=== Begin Enclosure ===

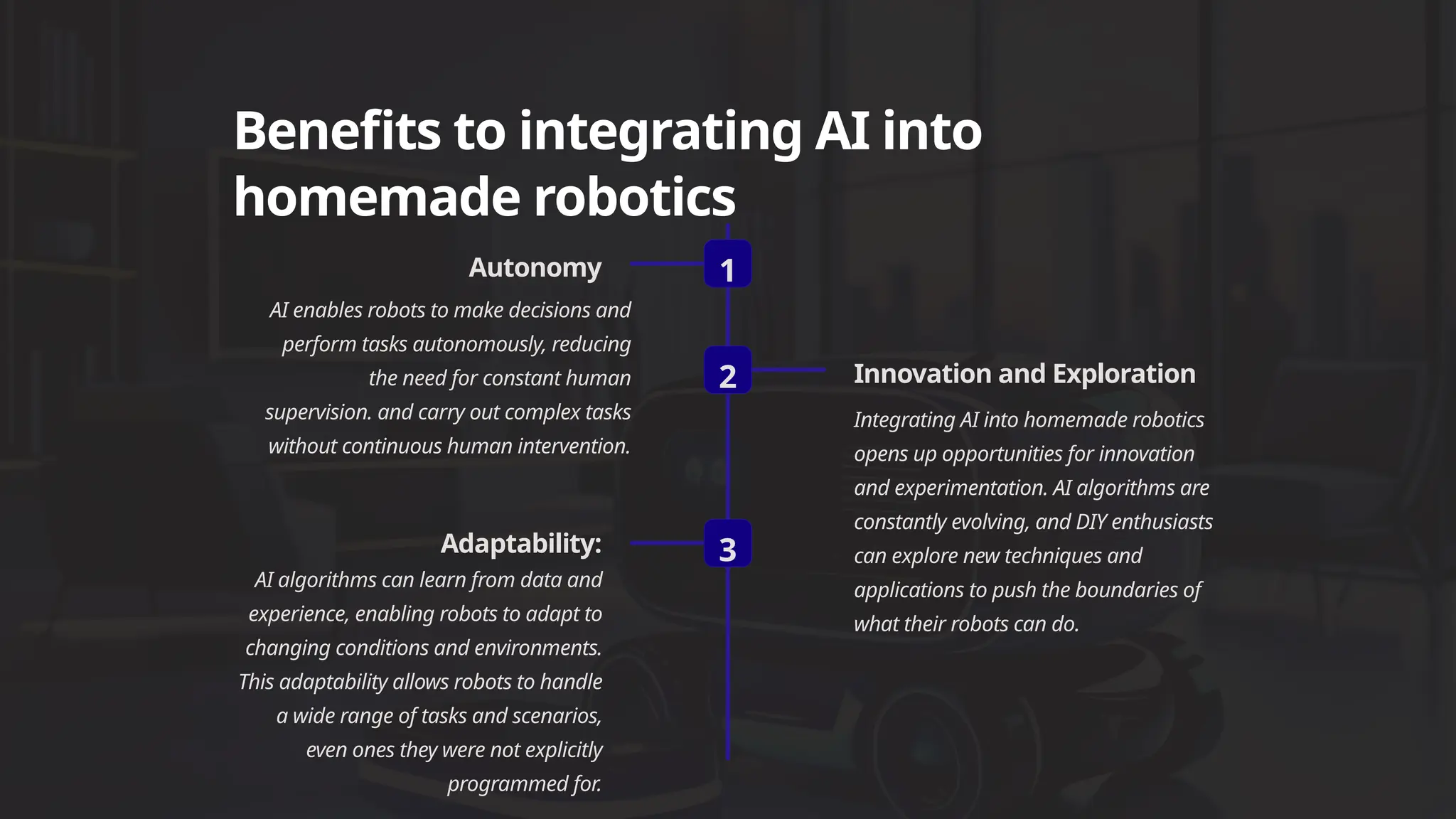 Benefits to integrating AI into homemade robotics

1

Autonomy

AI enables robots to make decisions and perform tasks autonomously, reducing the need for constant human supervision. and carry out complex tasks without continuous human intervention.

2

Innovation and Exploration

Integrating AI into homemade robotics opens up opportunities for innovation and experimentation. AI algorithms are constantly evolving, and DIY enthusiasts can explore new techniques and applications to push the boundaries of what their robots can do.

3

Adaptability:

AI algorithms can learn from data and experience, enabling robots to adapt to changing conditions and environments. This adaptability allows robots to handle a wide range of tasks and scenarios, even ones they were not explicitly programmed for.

=== End Enclosure ===
=== Begin Enclosure ===

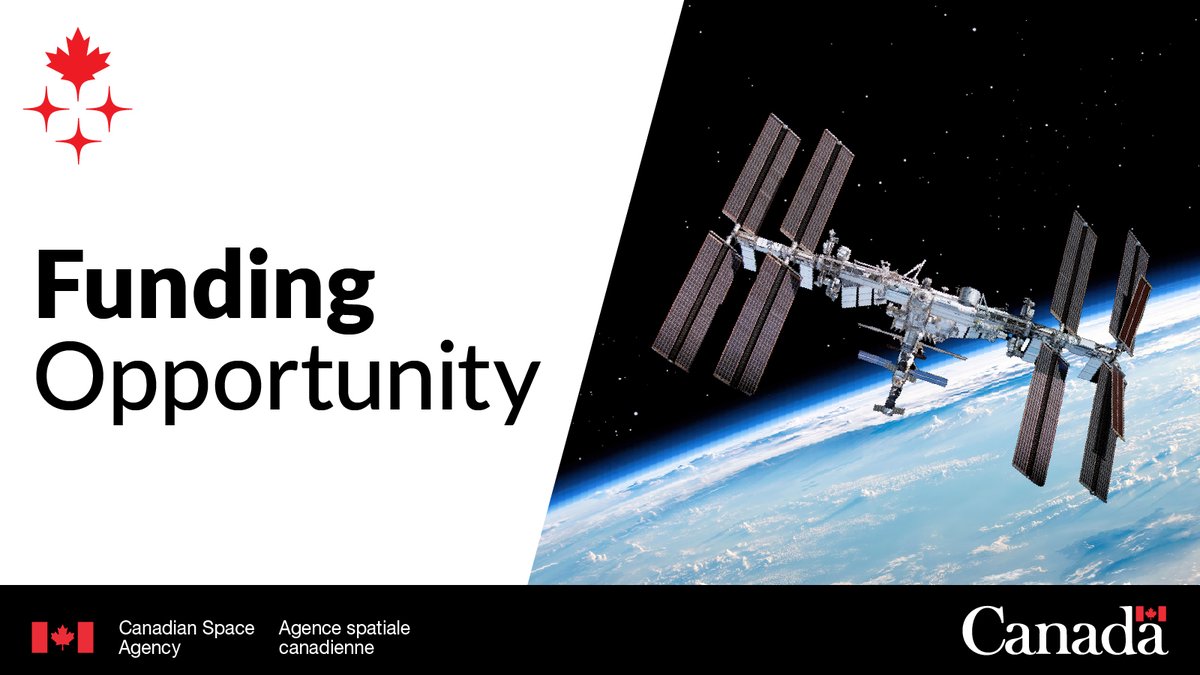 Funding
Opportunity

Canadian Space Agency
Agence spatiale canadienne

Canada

=== End Enclosure ===

ABOUT THIS TASK:
What is needed is every line from the data above that includes the string "tasks", copied out.

OUTPUT FOR THIS TASK:
AI enables robots to make decisions and perform tasks autonomously, reducing the need for constant human supervision. and carry out complex tasks without continuous human intervention.
AI algorithms can learn from data and experience, enabling robots to adapt to changing conditions and environments. This adaptability allows robots to handle a wide range of tasks and scenarios, even ones they were not explicitly programmed for.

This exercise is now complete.